Bei näher Betrachtung erscheint es nicht wirklich erstaunlich, dass sie bei dieser Petition nicht mit genannt werden. Denn wie sagte Marieluise Greiwing bereits im Jahre 2009, kurz nachdem sie mit ihrer Klage gegen E.On in Bezug auf Datteln 4 erfolgreich war, gegenüber der ‚Westfälischen Rundschau‘ so treffend: „Wir haben auch nicht generell etwas gegen ein Kraftwerk einzuwenden, aber wir möchten verhindern, dass uns durch Projekte wie das Kraftwerk oder das geplante Industriegebiet New Park immer weniger Land bleibt. Dieser Hof, dieses Land, das haben wir uns aufgebaut – und unsere Söhne lernen Landwirtschaft.”

Rainer Köster ging es in seinen öffentlichen Statements seit Jahren schon überwiegend um die bedrückende Nähe des 180 Meter hohen Kühlturms zum eigenen Häuschen.

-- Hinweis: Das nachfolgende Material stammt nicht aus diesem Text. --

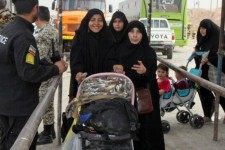 تردد بیش از ۹ هزار مسافر از مرز مهران/ آغاز به فعالیت گیت های بیمار یابی در ورودی مرز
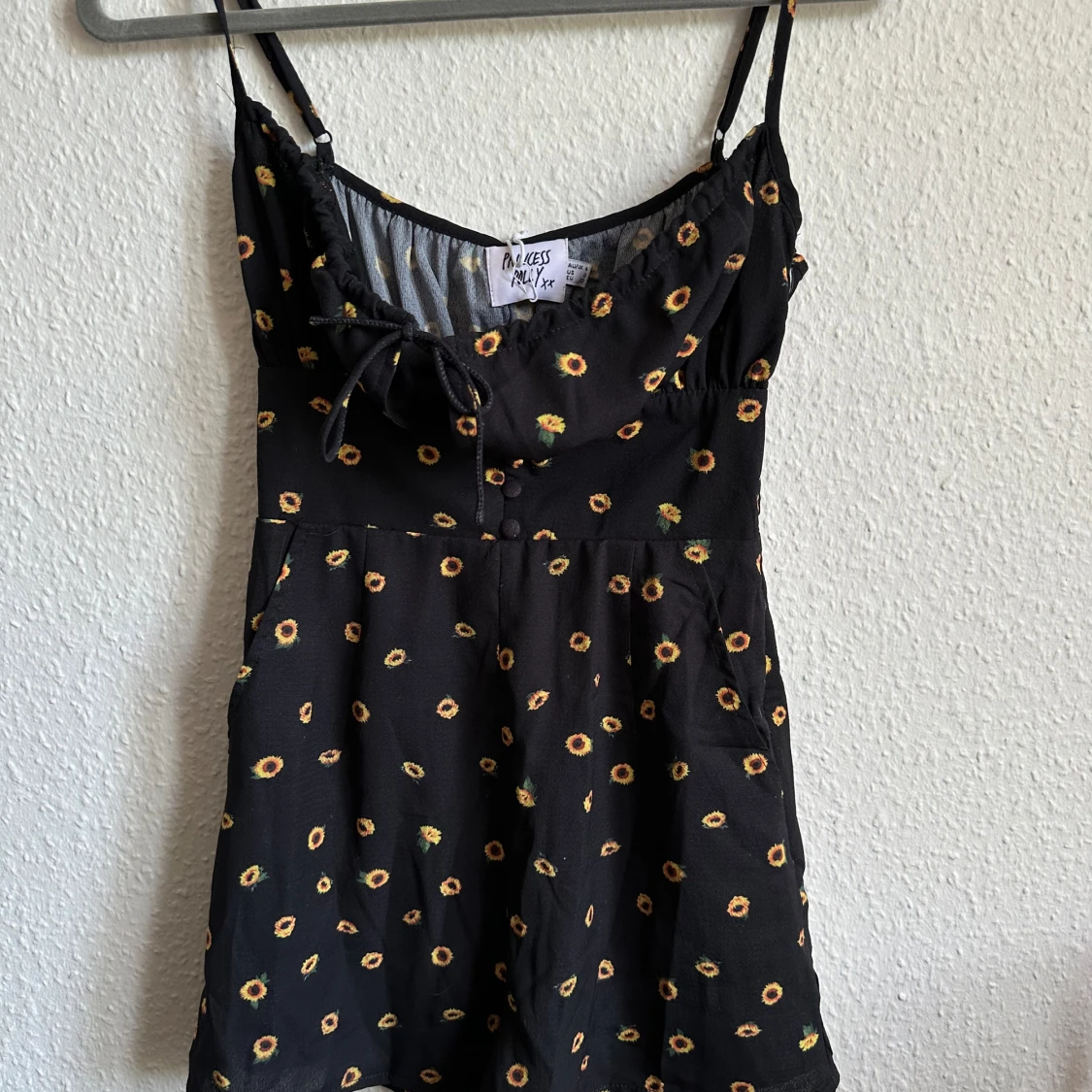 Jumpsuit med solrosor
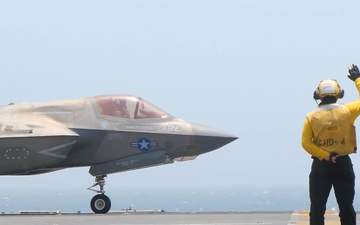 USS Boxer (LHD-4) Conducts Flight Operations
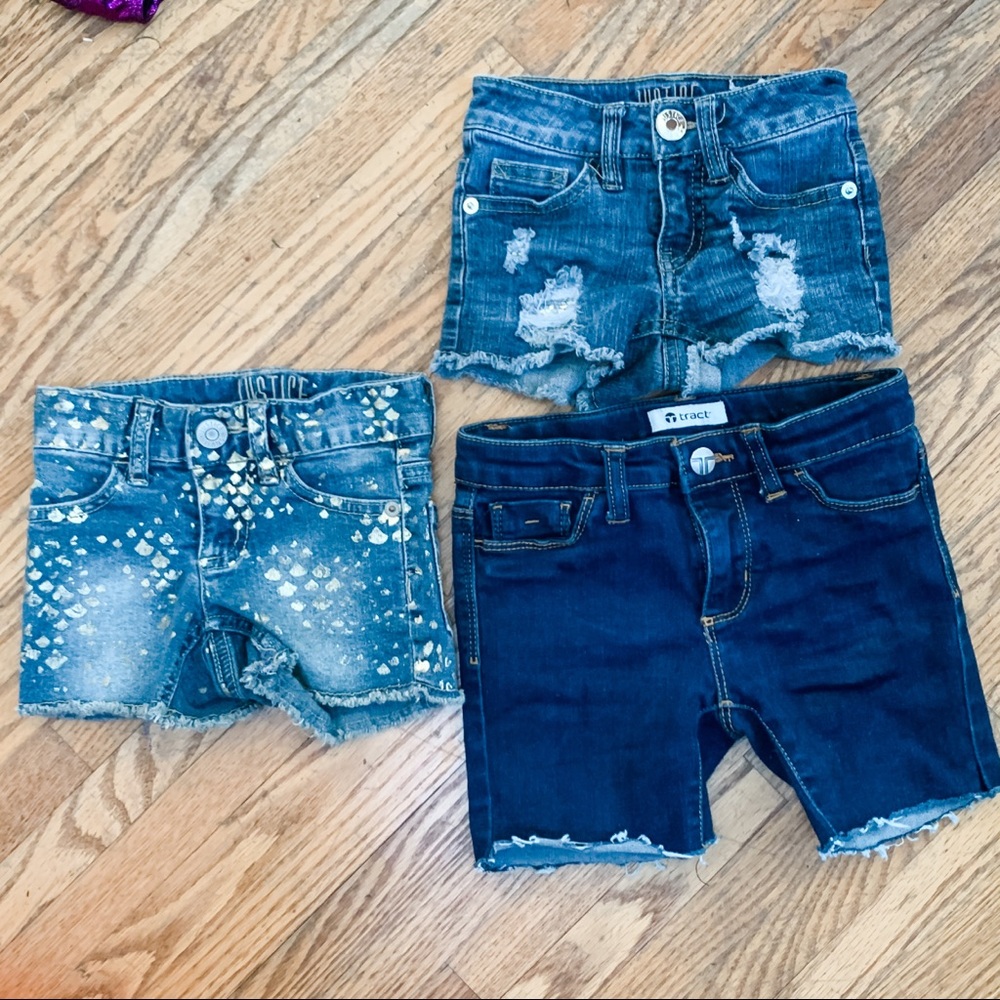 GIRLS JEAN SHORTS BUNDLE (size 6/7)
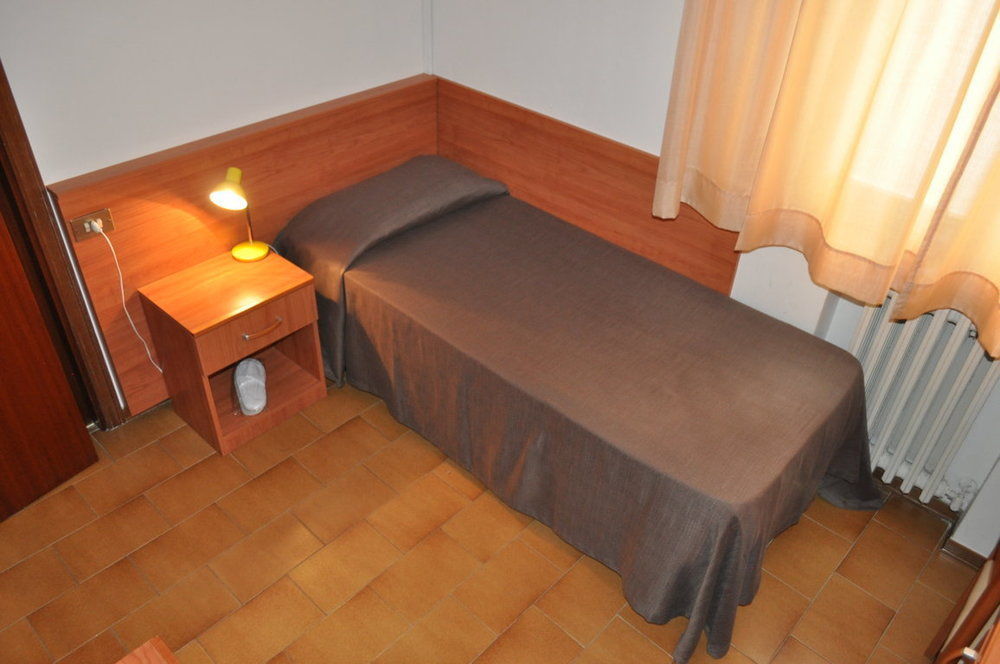 Hotel Velus Civitanova Marche Buitenkant foto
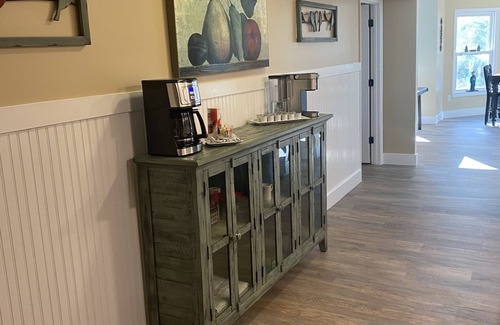 Matthews House | Private Guest Suite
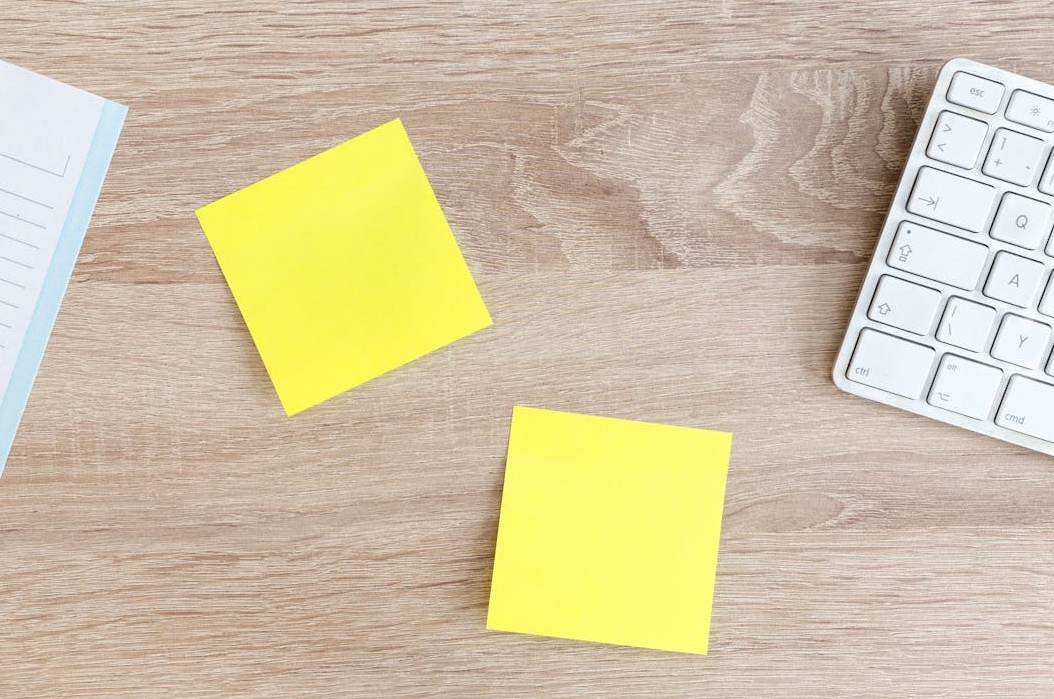 一枚火箭正在发射升空,象征着通过买油管粉丝策略加速频道成长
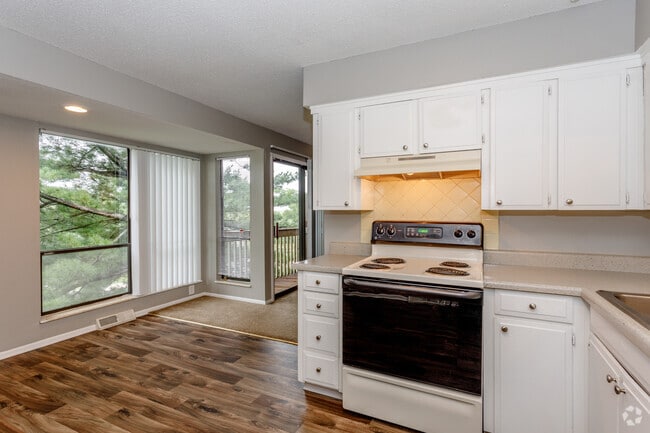 2BR, 1.5BA - 945 SF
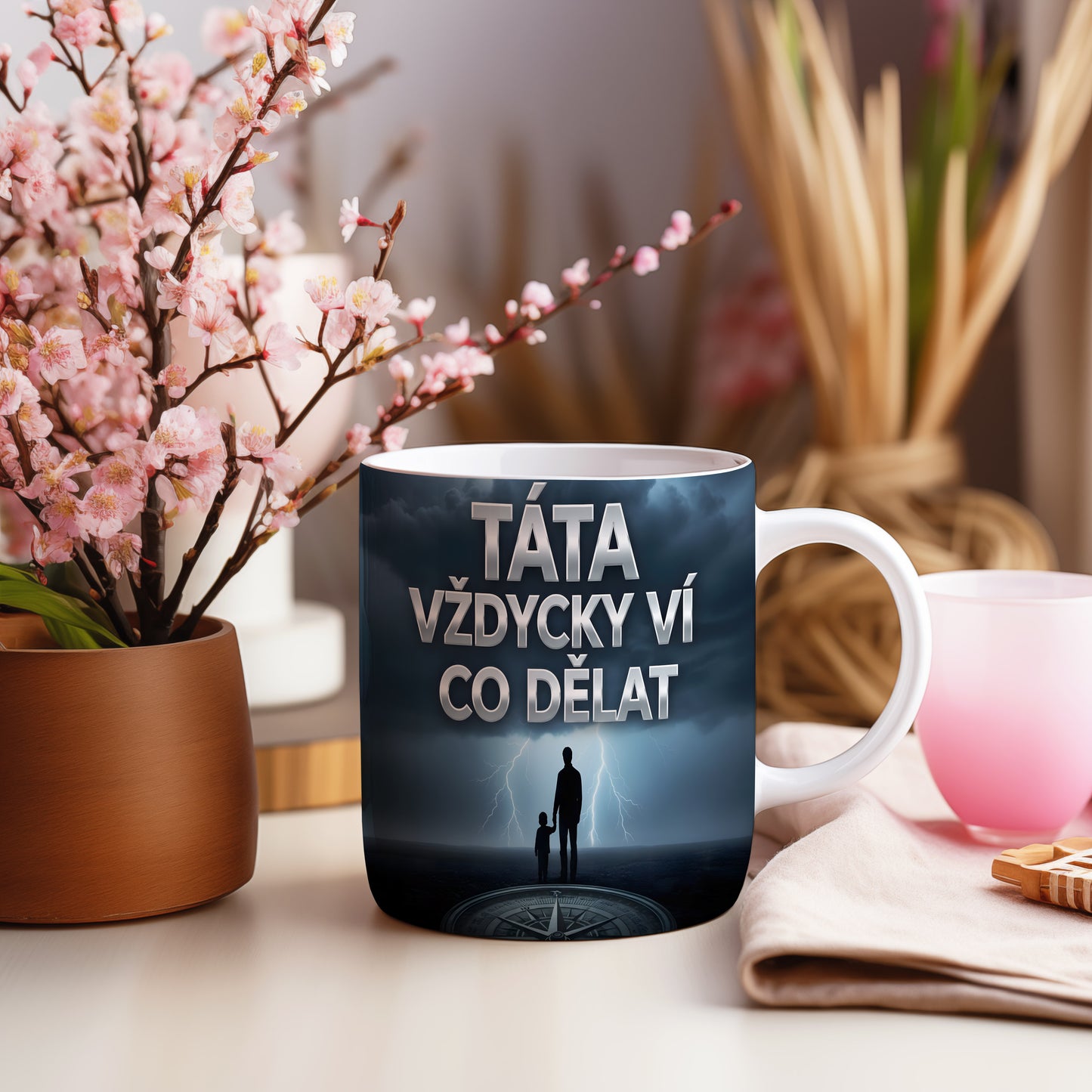 Hrnek s motivem otce a syna na bouřkové obloze s nápisem TÁTA VŽDYCKY VÍ CO DĚLAT.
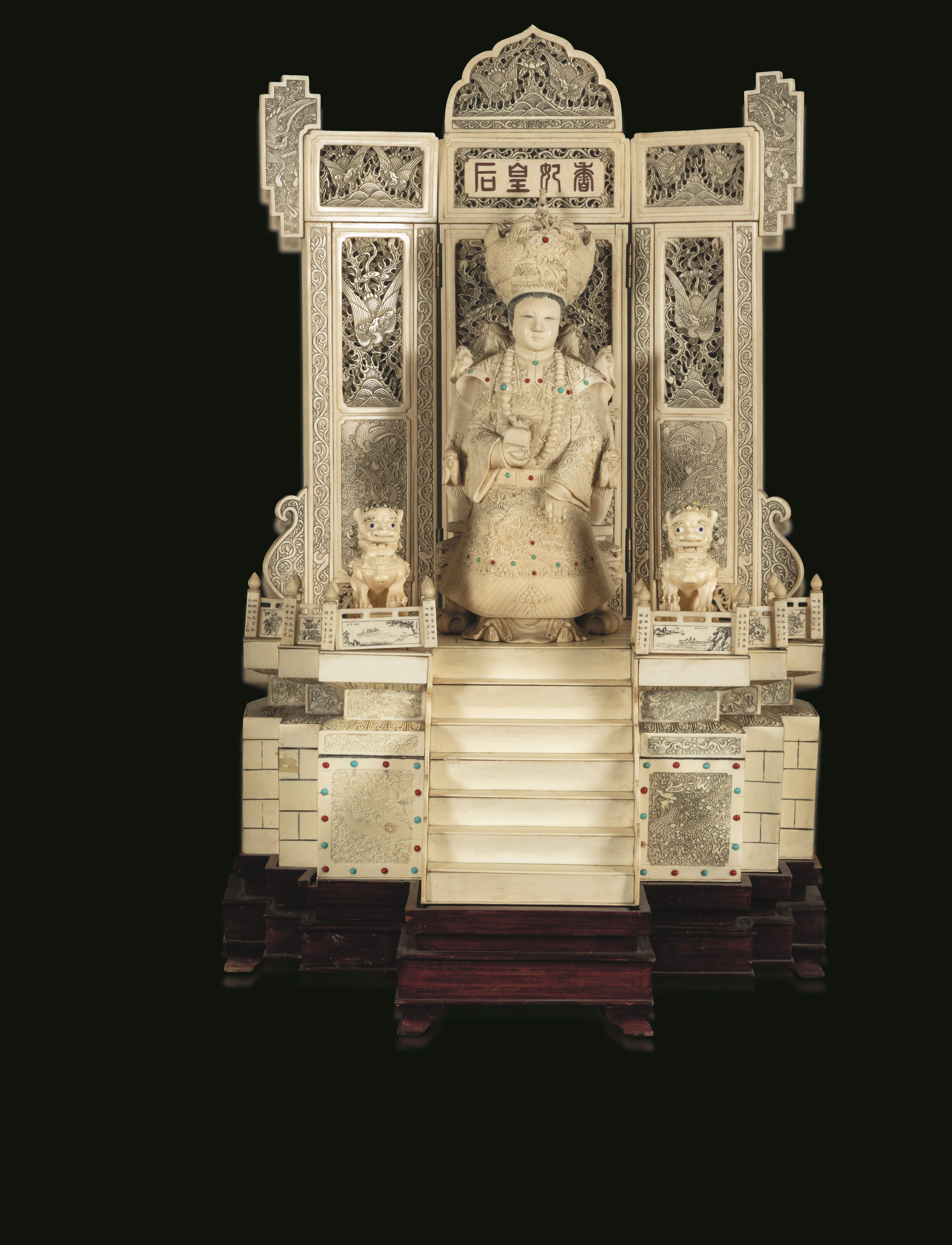Cina, Dinastia Qing, Coppia di figure in avorio raffiguranti imperatore e imperatrice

Und der BUND, der das Projekt hausintern seit vielen Jahren u.a, durch Thomas Krämerkemper betreuen ließ? Der fiel zuletzt medial eher durch sein verstärktes Engagement für den Erhalt einer alten Eiche in Castrop-Rauxel und gegen den Bau einer Trasse für die in Planung befindliche B474n von Dortmund-Mengede in Richtung Münsterland auf, als mit weiterem öffentlichem Widerstand gegen das im Bau befindliche Kraftwerk in Datteln. 

Um Blutkohle und Klimaschutz-Aspekte ging es vielen der ursprünglichen Kritikern von einst also nicht wirklich. Diese Begriffe wurden damals zunächst noch gar nicht groß gespielt. Erst im Laufe der Jahre entwickelte sich das.

Diese Themen, die den Widerstand gegen ‚Datteln 4‘ im Jahre 2020 inzwischen beherrschen, beackern jetzt andere Protagonisten in der Öffentlichkeit. Mit dem Kampf gegen ‚Datteln 4‘ von einst hat das Alles offenkundig wenig bis nichts mehr zu tun.

Die Wortführer von einst stehen inzwischen offenkundig nur noch in der zweiten oder gar dritten Reihe des öffentlichen Protests und beobachten die Entwicklung im Vergleich zu früheren Jahren ziemlich still und leise.

Gut möglich erscheint, dass jetzt andere die Arbeit für sie zu Ende bringen, die sie einst mit viel Energie und Entschlossenheit begonnen haben.